WHAT IS EXPECTED: Please reproduce the part of the listing below that opens with the line containing "Of the options" and closes with the line containing "Result: the point at 53,496", word for word and including both of those lines.

•••

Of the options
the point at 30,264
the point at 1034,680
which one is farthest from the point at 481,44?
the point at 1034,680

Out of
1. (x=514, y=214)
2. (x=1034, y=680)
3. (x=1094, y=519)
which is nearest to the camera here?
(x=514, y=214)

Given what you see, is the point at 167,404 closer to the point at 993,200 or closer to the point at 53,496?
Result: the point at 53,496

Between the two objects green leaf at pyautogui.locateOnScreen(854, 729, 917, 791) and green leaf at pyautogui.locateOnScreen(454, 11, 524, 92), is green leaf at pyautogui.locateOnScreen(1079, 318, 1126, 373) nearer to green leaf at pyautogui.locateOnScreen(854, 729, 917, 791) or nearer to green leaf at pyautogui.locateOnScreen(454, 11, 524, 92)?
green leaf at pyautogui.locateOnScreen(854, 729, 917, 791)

•••

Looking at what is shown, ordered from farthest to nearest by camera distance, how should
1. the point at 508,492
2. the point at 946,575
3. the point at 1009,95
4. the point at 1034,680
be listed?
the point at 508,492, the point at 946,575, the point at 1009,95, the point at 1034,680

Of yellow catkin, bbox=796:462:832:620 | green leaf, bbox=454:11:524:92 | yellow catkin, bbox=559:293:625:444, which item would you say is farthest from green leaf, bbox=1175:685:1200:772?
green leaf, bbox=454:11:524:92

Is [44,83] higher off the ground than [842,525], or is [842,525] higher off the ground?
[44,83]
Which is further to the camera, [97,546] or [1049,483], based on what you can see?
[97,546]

•••

RESULT OF THE TASK:
Of the options
the point at 30,264
the point at 1034,680
which one is farthest from the point at 481,44?
the point at 1034,680

Out of
1. (x=514, y=214)
2. (x=1034, y=680)
3. (x=1094, y=519)
which is nearest to the camera here?
(x=514, y=214)

Given what you see, is the point at 167,404 closer to the point at 993,200 or closer to the point at 53,496?
Result: the point at 53,496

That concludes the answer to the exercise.